Schaeffer’s ministry began as the host in a kind of retreat center in the Swiss mountains. He took on the role of a father-like figure who did encourage questioning but also provided clear answers. His teachings were recorded, transcribed, and eventually published. As it turned out, his books (perhaps most centrally The God Who Is There [InterVarsity Press, 1968]) came out at precisely the right time. Though actually quite traditionally conservative in their theology, they presented Christian faith in a winsome way that spoke to the emerging countercultural dynamics of American 1960s culture.
With his popularity back in his home country, Schaeffer became an influential figure among North American evangelicals. He was encouraged to utilize that popularity by creating several movies that made his case for the truthfulness of Christianity and its message of social conservatism. He took clear sides on emerging conflicts over issues such as abortion and biblical inerrancy.
When I encountered Schaeffer’s writings in the summer of 1975 (a few years before his emergence as a key figure in the Christian Right in its turn toward political advocacy), I was just beginning to realize that my quest for understanding needed to move away from the very narrow version of Christianity that I had been taught. I did not have any sort of crisis of faith. Rather, I simply became ever more curious. I was beginning to feel, though, that my curiosity was not being well received among my fundamentalist friends. So, I was feeling a bit anxious.
The importance of asking questions
So, of all the ideas I got from Schaeffer, the one that energized me the most was simply that encouragement to ask questions, to not be worried that the questions would undermine my faith, that we can explore the world in all its facets with our Christian convictions intact. For about a year or so, I read everything I could find of Schaeffer’s writings as well as those of his close associates.
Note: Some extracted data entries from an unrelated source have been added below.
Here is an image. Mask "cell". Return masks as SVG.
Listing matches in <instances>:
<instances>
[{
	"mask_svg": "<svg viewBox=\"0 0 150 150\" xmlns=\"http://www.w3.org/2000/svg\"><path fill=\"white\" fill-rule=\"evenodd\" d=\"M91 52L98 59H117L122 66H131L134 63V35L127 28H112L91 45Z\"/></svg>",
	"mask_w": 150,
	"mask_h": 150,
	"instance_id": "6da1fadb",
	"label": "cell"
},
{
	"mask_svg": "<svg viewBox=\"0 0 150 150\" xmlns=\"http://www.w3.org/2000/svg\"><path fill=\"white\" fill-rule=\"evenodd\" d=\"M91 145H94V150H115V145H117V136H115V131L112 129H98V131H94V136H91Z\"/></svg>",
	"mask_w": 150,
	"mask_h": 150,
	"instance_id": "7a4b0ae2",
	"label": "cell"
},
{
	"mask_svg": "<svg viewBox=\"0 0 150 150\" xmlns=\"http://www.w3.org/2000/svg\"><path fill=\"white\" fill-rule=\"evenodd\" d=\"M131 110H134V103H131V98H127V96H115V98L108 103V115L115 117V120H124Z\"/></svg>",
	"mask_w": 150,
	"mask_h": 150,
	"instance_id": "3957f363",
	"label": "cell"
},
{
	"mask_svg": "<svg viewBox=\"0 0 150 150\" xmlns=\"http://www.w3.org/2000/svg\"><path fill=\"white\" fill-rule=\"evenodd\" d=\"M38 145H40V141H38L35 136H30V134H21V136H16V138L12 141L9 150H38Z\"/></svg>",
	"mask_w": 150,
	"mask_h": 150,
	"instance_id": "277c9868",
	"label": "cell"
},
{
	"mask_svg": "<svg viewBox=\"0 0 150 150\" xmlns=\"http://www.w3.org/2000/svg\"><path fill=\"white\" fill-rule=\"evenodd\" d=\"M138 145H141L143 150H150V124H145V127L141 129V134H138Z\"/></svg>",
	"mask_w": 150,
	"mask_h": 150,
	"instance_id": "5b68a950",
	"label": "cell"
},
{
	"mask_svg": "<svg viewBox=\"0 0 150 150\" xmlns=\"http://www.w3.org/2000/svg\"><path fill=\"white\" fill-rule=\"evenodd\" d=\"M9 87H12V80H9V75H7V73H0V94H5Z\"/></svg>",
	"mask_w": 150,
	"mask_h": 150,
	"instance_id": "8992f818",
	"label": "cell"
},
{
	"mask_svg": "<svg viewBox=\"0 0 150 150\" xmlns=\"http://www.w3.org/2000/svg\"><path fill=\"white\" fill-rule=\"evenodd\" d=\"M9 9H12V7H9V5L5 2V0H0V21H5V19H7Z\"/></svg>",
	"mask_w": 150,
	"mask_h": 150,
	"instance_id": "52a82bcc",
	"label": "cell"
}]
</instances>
The affirmation of asking questions, though, soon turned me against Schaeffer’s own answers—especially his political conservatism, his superficial analysis of Western culture, and his insistence on the Bible’s errorlessness.
Interestingly, even as my theology has evolved profoundly away from Schaeffer’s evangelical Calvinism, I still share his optimism about Christian convictions and the world. I expect, though, that Schaeffer would not recognize what I have come up with as “my Christian convictions” as “Christian.” Part of my “questioning faith” dynamic has been for me to become comfortable with being seen as outside the circle of Christian orthodoxy. At the same time, though, I still do think of myself as Christian—for reasons that I will explain in the posts to come.
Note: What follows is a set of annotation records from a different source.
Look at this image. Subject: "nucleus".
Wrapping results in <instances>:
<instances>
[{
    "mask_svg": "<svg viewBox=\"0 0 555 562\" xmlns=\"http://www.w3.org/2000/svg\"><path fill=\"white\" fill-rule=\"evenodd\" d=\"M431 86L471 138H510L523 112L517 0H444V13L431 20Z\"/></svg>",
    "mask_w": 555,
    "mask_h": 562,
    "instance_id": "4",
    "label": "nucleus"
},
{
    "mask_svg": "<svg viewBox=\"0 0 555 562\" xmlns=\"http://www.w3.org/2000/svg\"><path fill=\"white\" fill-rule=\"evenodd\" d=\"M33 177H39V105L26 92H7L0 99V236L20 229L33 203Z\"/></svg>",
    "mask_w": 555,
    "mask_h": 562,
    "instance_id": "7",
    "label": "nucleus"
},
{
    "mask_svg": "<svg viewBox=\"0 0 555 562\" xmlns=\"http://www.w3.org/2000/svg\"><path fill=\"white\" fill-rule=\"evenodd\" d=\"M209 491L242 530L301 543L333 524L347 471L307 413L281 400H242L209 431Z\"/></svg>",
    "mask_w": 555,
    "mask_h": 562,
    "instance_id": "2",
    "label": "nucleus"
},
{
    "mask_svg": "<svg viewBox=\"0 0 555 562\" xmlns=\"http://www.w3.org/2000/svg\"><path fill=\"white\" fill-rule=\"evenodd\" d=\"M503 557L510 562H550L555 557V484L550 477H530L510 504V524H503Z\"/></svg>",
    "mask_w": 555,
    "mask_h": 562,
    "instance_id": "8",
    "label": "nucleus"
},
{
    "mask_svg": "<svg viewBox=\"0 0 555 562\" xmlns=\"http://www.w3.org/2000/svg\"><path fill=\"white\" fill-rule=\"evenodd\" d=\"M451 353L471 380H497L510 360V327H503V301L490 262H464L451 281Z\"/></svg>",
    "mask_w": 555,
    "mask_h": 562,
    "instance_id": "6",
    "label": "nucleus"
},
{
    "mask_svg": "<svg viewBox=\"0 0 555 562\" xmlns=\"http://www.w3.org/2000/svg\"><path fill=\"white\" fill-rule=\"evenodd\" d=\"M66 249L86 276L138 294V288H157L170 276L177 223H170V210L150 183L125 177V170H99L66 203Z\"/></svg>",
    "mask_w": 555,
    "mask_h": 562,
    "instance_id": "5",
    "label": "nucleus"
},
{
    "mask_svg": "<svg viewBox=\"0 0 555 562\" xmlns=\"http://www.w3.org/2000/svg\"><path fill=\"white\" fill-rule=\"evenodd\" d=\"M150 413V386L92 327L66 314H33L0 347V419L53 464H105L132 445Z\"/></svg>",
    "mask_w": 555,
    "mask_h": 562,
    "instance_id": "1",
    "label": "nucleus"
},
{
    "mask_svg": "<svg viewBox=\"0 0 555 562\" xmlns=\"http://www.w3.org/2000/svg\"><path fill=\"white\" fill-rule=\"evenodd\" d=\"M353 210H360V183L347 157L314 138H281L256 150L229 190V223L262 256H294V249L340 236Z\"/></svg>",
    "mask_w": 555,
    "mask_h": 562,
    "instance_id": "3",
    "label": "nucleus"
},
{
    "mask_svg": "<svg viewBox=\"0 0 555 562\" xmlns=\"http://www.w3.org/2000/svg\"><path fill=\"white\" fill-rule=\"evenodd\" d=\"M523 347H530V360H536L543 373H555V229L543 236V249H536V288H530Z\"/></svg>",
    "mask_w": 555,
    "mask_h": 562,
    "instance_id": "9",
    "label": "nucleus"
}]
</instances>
It is now over 45 years since my Schaeffer stage ended. One way to characterize the blog posts that will follow in this series is that they will track the consequences of the ongoing process of asking questions of my faith. Schaeffer helped me open the door. About the time that I realized that his approach to faith would not be mine, I began to learn about Mennonites and their Anabaptist tradition. That perspective on faith suited my new convictions about pacifism and the Jesus way. Happily for me, among Mennonites I found a great deal of freedom to keep asking questions. With all the changes in my perspective over these years, I still very much understand myself to be Anabaptist in my general theological sensibility. Maybe I can think that way because the Anabaptist tradition is pretty open-ended and practical.
So, in the posts that follow I think what I will be doing is an Anabaptistic questioning of Christian faith and a questioning of Anabaptist faith. In the end, like with many of the first Anabaptists, I seek to embody the way of Jesus—even as the quest to understand all that that entails remains fluid and creative.